一体、何と何の間の「中間」なのかということはさておき。

ワールドコンまであと一ヶ月になりましたねえ。なんかあまり外に情報が出ないので、「本当に準備してるのか?」「この企画とかあの企画とかは本当にヤルキあるのか?」等々の疑問もあちこちで発生しているようです。mixiのコミュでは「下手な詐欺師に空気を売りつけられている感じ」とか言われちゃってますね(笑)。いや、SF作家クラブの範疇で準備してる自分でさえ、下手な詐欺師になって空気を売りつけようとしている気がしなくもなかったんで、参加者が不安に思うのも当然かと。

で、なんか内々ではタイムテーブルが出てますが、何故か外部持ち出し禁止を言い渡されてますので(まだ変更がありえる、ということかなあ)、これはここで出しちゃったらだめなようです。でも準備はちゃんと進んでます。スタッフの皆様はとってもがんばってます。SF作家クラブもがんばってます。
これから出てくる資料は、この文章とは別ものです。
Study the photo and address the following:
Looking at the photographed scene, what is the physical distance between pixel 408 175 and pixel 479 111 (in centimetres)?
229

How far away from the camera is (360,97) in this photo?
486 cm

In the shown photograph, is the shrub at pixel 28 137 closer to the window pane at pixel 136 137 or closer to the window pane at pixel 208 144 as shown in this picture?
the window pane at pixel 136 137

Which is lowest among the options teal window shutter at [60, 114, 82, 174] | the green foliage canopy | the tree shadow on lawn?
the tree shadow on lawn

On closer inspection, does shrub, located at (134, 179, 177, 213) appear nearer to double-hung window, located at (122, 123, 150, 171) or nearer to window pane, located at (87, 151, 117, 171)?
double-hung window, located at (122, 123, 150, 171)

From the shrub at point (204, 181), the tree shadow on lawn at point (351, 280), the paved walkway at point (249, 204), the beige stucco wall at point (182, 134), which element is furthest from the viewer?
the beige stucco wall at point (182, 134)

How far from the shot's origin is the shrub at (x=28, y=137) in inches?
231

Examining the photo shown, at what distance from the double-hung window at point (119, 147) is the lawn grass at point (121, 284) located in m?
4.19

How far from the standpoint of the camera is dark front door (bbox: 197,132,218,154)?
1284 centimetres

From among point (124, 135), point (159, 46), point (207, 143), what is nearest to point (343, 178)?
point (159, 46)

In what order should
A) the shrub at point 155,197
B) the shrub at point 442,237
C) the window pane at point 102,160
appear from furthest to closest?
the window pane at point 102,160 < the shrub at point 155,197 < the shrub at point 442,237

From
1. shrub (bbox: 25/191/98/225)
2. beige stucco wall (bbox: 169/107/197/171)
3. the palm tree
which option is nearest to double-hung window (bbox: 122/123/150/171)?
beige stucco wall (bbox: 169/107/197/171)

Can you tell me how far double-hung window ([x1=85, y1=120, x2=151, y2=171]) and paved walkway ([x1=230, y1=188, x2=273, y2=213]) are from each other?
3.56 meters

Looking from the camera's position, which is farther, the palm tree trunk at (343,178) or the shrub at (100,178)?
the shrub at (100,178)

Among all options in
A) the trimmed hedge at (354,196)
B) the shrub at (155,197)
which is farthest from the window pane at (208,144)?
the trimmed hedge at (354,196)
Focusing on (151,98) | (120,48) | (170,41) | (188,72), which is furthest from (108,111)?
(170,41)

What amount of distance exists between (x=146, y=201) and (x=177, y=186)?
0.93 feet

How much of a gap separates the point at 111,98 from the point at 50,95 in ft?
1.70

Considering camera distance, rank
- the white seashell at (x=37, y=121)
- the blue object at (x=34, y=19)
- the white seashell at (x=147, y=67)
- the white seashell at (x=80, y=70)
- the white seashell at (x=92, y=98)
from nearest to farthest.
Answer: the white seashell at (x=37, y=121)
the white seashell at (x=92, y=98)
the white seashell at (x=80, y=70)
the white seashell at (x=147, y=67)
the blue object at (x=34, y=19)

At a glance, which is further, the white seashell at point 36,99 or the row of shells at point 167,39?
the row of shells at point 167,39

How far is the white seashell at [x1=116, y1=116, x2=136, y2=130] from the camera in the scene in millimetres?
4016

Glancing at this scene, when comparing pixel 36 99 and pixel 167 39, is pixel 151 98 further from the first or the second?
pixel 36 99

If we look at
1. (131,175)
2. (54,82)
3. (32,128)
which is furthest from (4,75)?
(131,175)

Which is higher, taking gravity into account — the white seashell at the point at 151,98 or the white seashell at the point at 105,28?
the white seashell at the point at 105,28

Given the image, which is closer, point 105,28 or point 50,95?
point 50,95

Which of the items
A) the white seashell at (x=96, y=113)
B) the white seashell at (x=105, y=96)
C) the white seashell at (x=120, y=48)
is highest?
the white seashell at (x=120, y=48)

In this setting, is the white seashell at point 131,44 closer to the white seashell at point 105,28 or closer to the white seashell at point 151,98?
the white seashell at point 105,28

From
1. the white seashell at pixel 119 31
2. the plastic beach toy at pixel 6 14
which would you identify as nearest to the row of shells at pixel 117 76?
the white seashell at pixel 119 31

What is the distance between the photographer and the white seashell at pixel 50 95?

ロシアSF企画は「本当にヤルキあるんかい」と思われてる企画の一つのようで、概要だけでも発表したら?とさんざん言われて来ましたし、なんかいろいろ憶測を呼んじゃったりしてるみたいで。いやあ、あまりにも不確定要素が多かったのと、ある部分で外惑星を経由して火星に行くみたいな状態になっちゃってたので、発表できないことが多かったのですすいませんすいませんorz でもあちこちに企画のタイトルやゲストの名前がもう出ちゃってますので、現状について説明できる限りのことはご説明いたしたいと思っておりますです。

ヲタクエクスプレス 東京発モスクワ行き!

メインゲスト:ドミトリー・ヴィクトロヴィチ・コワレーニン(翻訳者・ヲタ研究家)

パネラー:沼野充義(東京大学大学院教授・ロシア文学)、大野典宏(ロシアSFの人)、高野史緒(作家)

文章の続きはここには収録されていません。